Monday, Feb. 13, 1956
The Strength of Coalition
In the lexicon of political cliches none is more grimily thumbed than "the weakness of coalitions." And that is odd. considering how many of the great actions of history, from Themistocles to Marlborough to Eisenhower, were won by coalitions.
Perhaps coalitions have something beyond mere weight of numbers to balance their obvious disadvantages. A single nation can act and fight in the name of its immediate interest; with coalitions the common purpose tends to be more sublimated and often to partake of concern (real or assumed) for justice. An alliance is not as weak as its weakest link; sometimes the whole becomes much stronger than the sum of the parts because the members reach toward each other through their best aspects.
Britain of late has been playing the international game with a great show of practicality. The present national temper --or at least the mood of press and politicians--deplores the expression of principle in politics. When last week's conference between President Eisenhower and Prime Minister Eden produced the Washington Declaration (see next page), politically sophisticated Britons assumed that the text was the work of moralizing Americans. A British Foreign Office official read it. and explained that the declaration was addressed to Asians and Africans: "A simple reminder for simple-minded people." Journalist Randolph Churchill called it "pompous."

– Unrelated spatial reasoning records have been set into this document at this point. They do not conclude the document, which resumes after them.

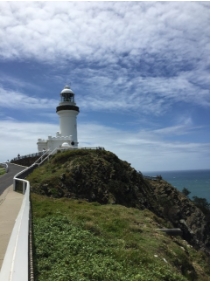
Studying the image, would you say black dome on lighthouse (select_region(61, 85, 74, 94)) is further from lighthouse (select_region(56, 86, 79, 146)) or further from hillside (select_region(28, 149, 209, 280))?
hillside (select_region(28, 149, 209, 280))

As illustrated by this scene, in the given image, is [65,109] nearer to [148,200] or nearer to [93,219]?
[148,200]

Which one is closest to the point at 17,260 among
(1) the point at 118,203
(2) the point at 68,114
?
(1) the point at 118,203

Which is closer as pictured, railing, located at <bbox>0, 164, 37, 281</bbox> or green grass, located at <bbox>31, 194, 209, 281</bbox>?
railing, located at <bbox>0, 164, 37, 281</bbox>

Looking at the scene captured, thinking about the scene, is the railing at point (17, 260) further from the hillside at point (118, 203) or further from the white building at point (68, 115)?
the white building at point (68, 115)

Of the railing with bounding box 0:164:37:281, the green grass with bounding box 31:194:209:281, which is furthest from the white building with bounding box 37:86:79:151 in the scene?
the railing with bounding box 0:164:37:281

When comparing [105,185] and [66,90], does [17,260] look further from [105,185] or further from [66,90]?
[66,90]

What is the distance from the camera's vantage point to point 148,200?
3162 centimetres

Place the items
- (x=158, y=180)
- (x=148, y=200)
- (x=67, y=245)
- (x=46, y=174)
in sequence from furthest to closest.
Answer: (x=158, y=180) < (x=148, y=200) < (x=46, y=174) < (x=67, y=245)

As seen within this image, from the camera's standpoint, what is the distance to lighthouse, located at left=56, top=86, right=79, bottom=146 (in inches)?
1891

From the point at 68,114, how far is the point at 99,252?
41452mm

In actual fact, the idea of the Washington Declaration was Eden's. He brought the basic draft with him. and the final document must be credited much more to him than to any U.S. source. Although a man of principle, he cannot speak that language in the House of Commons. It is not done. But Britain is a nation of political principle as well as practicality.
The Washington Declaration gave Eden and Britain a chance to break through the inhibitions of the antimoralists and speak with their own voice. The U.S. is honored to be the signatory of a document, drafted by an ally, that expresses the U.S. attitude toward the moral issue raised by Communism perhaps more clearly and forcefully than any American ever expressed it.